• [DATA LISTING]:
□ □ □ □ □ □ □
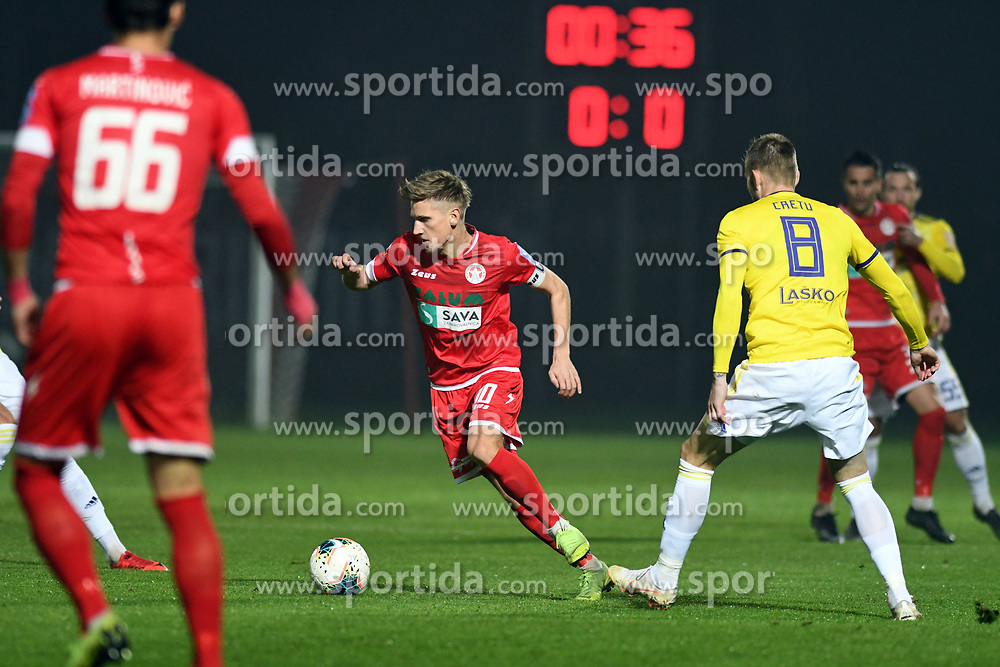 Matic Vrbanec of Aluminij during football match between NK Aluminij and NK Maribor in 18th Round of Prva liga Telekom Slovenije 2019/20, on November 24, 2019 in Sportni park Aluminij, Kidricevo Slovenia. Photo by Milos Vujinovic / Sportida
□ □ □ □ □ □ □
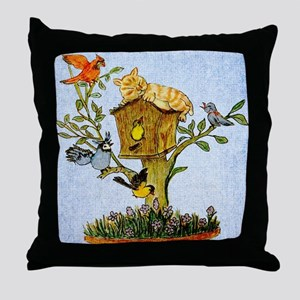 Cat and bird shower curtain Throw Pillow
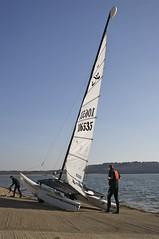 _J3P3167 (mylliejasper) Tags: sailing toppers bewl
□ □ □ □ □ □ □
From the listing above, please give again the lines that begin with the line holding "Cat and bird shower curtain Throw Pillow" and go on through the line holding "sailing toppers bewl", exactly, both ends included, minus any picture.

 Cat and bird shower curtain Throw Pillow
 _J3P3167 (mylliejasper) Tags: sailing toppers bewl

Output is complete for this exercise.